Assuming that the New York statute creates a 'substantive' right under the state law, the Erie doctrine would not require federal courts to apply it because it is only in diversity cases that a federal court will apply the substantive law of the state in which it sits. The jurisdiction of this court in this suit is not based on diversity of citizenship, but rather on rights created under federal statutes. Under these circumstances it is clearly settled that the state law is not applied. Holmberg v. Armbrecht, 327 U.S. 392, 66 S. Ct. 582, 90 L. Ed. 743, 162 A.L.R. 719.
Assuming the New York statute is procedural, our Civil Rule 34, enacted pursuant to the provisions of Rule 83 of the Federal Rules of Civil Procedure, 28 U.S.C.A., provides as follows:
'Whenever a procedural question arises which is not covered by the provisions of any statute of the United States, or of the Federal Rules of Civil Procedure, or of these rules, it shall be determined, if possible, by the parallels or analogies furnished by such statutes and rules. If, however, no such parallels or analogies exist, then the procedure heretofore prevailing in courts of equity of the United States shall be applied; or in default thereof in the discretion of the court, the procedure which shall then prevail in the Supreme Court of the State of New York may be applied.'
It is apparent from a reading of this Rule that before this court in its discretion may apply the procedure of the state courts, the other specified sources must fail to furnish parallels or analogies.

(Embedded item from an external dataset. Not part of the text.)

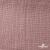 Ткань Муслин, 100% хлопок, 125 гр/м2, шир. 135 см   Цв. Пудра Розовый   - купить в Зеленодольске. Цена 388.08 руб.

The complaint in this suit charges the defendants, among other things, with the violation of Section 9(a)(2) of the Securities Exchange Act of 1934, 15 U.S.C.A. § 78i(a)(2). Section 9(e) of the Act of 1934, 15 U.S.C.A. § 78i(e), contains the following provision on the subject of security:
'Any person who willfully participates in any act or transaction in violation of subsection (a), (b), or (c) of this section shall be liable to any person who shall purchase or sell any security at a price which was affected by such act or transaction, and the person so injured may sue in law or in equity in any court of competent jurisdiction to recover the damages sustained as a result of any such act or transaction. In any such suit the court may, in its discretion, require an undertaking for the payment of the costs of such suit, and assess reasonable costs, including reasonable attorneys' fees against either party litigant. * * * '
It thus appears that there is a 'statute of the United States,' which deals with the subject of security relating to the precise subject matter of this action. While it is true that the subsection quoted may not have been enacted with stockholders' derivative suits in mind, and thus may not fit precisely the situation here, yet is is evident that the subsection furnishes some parallels and analogies which can guide the court in ascertaining whether or not security should be furnished. Under these circumstances the provisions of the state statute should not govern, even assuming it to be 'procedural'.
In view of the fact that this motion was based on Section 61-b of the New York General Corporation Law, the motion will be denied without prejudice to a renewal thereof based on the provisions of Section 9(e) of the Act of 1934, 15 U.S.C.A. § 78i(e). Settle order on notice.